**DATA SUPPLIED**

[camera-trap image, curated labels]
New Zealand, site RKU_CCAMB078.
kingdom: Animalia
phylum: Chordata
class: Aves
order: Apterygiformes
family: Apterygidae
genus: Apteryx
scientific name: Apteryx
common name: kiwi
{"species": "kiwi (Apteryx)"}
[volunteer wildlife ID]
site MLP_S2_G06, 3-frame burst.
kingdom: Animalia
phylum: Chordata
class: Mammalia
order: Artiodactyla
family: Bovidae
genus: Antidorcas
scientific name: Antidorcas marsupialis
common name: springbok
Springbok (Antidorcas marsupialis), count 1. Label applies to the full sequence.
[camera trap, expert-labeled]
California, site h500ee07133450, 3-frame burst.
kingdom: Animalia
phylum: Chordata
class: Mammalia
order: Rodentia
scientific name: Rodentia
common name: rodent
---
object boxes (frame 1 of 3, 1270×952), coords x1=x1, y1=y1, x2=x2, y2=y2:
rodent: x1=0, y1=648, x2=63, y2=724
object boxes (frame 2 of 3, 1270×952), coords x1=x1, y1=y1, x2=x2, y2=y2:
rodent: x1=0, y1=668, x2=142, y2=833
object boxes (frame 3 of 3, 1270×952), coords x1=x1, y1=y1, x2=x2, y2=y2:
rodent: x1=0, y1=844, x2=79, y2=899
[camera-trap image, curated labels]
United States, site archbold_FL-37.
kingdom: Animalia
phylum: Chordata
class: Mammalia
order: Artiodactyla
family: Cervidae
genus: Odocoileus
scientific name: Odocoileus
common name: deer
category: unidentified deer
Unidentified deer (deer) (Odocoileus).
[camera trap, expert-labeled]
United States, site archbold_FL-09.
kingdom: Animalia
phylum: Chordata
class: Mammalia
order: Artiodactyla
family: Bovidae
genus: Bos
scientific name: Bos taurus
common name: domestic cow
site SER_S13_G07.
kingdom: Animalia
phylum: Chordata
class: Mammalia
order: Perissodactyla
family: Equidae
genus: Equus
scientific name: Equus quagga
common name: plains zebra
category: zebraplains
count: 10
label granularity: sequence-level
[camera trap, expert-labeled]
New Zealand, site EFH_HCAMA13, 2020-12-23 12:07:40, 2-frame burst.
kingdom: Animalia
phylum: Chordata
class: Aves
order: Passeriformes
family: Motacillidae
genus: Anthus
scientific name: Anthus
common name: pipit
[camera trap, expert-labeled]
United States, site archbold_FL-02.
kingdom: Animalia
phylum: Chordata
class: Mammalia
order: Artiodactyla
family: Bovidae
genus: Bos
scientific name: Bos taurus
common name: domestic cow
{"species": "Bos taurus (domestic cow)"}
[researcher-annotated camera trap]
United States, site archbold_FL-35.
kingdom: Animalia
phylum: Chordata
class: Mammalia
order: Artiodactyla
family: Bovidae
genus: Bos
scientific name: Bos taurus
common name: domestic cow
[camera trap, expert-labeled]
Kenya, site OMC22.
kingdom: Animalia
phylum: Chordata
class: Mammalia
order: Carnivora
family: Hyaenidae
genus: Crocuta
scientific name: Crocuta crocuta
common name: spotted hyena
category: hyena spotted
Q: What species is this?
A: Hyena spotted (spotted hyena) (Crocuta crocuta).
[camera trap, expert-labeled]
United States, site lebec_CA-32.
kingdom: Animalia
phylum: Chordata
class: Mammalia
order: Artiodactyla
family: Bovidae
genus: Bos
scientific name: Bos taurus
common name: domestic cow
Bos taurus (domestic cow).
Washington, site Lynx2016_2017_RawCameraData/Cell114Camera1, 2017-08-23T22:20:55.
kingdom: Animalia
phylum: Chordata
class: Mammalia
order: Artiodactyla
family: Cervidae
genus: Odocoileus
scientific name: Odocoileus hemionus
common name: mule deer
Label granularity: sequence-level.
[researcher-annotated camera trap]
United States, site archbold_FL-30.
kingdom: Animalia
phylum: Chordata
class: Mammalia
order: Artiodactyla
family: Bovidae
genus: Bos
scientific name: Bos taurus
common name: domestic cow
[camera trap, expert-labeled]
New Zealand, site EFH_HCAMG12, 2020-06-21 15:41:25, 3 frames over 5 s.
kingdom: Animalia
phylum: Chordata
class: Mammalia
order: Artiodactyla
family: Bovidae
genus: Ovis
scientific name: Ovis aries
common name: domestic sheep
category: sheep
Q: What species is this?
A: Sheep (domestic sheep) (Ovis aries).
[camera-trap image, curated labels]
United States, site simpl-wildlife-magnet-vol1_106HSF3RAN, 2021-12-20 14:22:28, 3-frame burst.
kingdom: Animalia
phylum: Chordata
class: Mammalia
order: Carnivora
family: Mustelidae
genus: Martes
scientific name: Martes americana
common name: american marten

**EXERCISE GOAL**
Return every record exactly as it was given.

**WRITTEN RESPONSE**
[camera-trap image, curated labels]
New Zealand, site RKU_CCAMB078.
kingdom: Animalia
phylum: Chordata
class: Aves
order: Apterygiformes
family: Apterygidae
genus: Apteryx
scientific name: Apteryx
common name: kiwi
{"species": "kiwi (Apteryx)"}
[volunteer wildlife ID]
site MLP_S2_G06, 3-frame burst.
kingdom: Animalia
phylum: Chordata
class: Mammalia
order: Artiodactyla
family: Bovidae
genus: Antidorcas
scientific name: Antidorcas marsupialis
common name: springbok
Springbok (Antidorcas marsupialis), count 1. Label applies to the full sequence.
[camera trap, expert-labeled]
California, site h500ee07133450, 3-frame burst.
kingdom: Animalia
phylum: Chordata
class: Mammalia
order: Rodentia
scientific name: Rodentia
common name: rodent
---
object boxes (frame 1 of 3, 1270×952), coords x1=x1, y1=y1, x2=x2, y2=y2:
rodent: x1=0, y1=648, x2=63, y2=724
object boxes (frame 2 of 3, 1270×952), coords x1=x1, y1=y1, x2=x2, y2=y2:
rodent: x1=0, y1=668, x2=142, y2=833
object boxes (frame 3 of 3, 1270×952), coords x1=x1, y1=y1, x2=x2, y2=y2:
rodent: x1=0, y1=844, x2=79, y2=899
[camera-trap image, curated labels]
United States, site archbold_FL-37.
kingdom: Animalia
phylum: Chordata
class: Mammalia
order: Artiodactyla
family: Cervidae
genus: Odocoileus
scientific name: Odocoileus
common name: deer
category: unidentified deer
Unidentified deer (deer) (Odocoileus).
[camera trap, expert-labeled]
United States, site archbold_FL-09.
kingdom: Animalia
phylum: Chordata
class: Mammalia
order: Artiodactyla
family: Bovidae
genus: Bos
scientific name: Bos taurus
common name: domestic cow
site SER_S13_G07.
kingdom: Animalia
phylum: Chordata
class: Mammalia
order: Perissodactyla
family: Equidae
genus: Equus
scientific name: Equus quagga
common name: plains zebra
category: zebraplains
count: 10
label granularity: sequence-level
[camera trap, expert-labeled]
New Zealand, site EFH_HCAMA13, 2020-12-23 12:07:40, 2-frame burst.
kingdom: Animalia
phylum: Chordata
class: Aves
order: Passeriformes
family: Motacillidae
genus: Anthus
scientific name: Anthus
common name: pipit
[camera trap, expert-labeled]
United States, site archbold_FL-02.
kingdom: Animalia
phylum: Chordata
class: Mammalia
order: Artiodactyla
family: Bovidae
genus: Bos
scientific name: Bos taurus
common name: domestic cow
{"species": "Bos taurus (domestic cow)"}
[researcher-annotated camera trap]
United States, site archbold_FL-35.
kingdom: Animalia
phylum: Chordata
class: Mammalia
order: Artiodactyla
family: Bovidae
genus: Bos
scientific name: Bos taurus
common name: domestic cow
[camera trap, expert-labeled]
Kenya, site OMC22.
kingdom: Animalia
phylum: Chordata
class: Mammalia
order: Carnivora
family: Hyaenidae
genus: Crocuta
scientific name: Crocuta crocuta
common name: spotted hyena
category: hyena spotted
Q: What species is this?
A: Hyena spotted (spotted hyena) (Crocuta crocuta).
[camera trap, expert-labeled]
United States, site lebec_CA-32.
kingdom: Animalia
phylum: Chordata
class: Mammalia
order: Artiodactyla
family: Bovidae
genus: Bos
scientific name: Bos taurus
common name: domestic cow
Bos taurus (domestic cow).
Washington, site Lynx2016_2017_RawCameraData/Cell114Camera1, 2017-08-23T22:20:55.
kingdom: Animalia
phylum: Chordata
class: Mammalia
order: Artiodactyla
family: Cervidae
genus: Odocoileus
scientific name: Odocoileus hemionus
common name: mule deer
Label granularity: sequence-level.
[researcher-annotated camera trap]
United States, site archbold_FL-30.
kingdom: Animalia
phylum: Chordata
class: Mammalia
order: Artiodactyla
family: Bovidae
genus: Bos
scientific name: Bos taurus
common name: domestic cow
[camera trap, expert-labeled]
New Zealand, site EFH_HCAMG12, 2020-06-21 15:41:25, 3 frames over 5 s.
kingdom: Animalia
phylum: Chordata
class: Mammalia
order: Artiodactyla
family: Bovidae
genus: Ovis
scientific name: Ovis aries
common name: domestic sheep
category: sheep
Q: What species is this?
A: Sheep (domestic sheep) (Ovis aries).
[camera-trap image, curated labels]
United States, site simpl-wildlife-magnet-vol1_106HSF3RAN, 2021-12-20 14:22:28, 3-frame burst.
kingdom: Animalia
phylum: Chordata
class: Mammalia
order: Carnivora
family: Mustelidae
genus: Martes
scientific name: Martes americana
common name: american marten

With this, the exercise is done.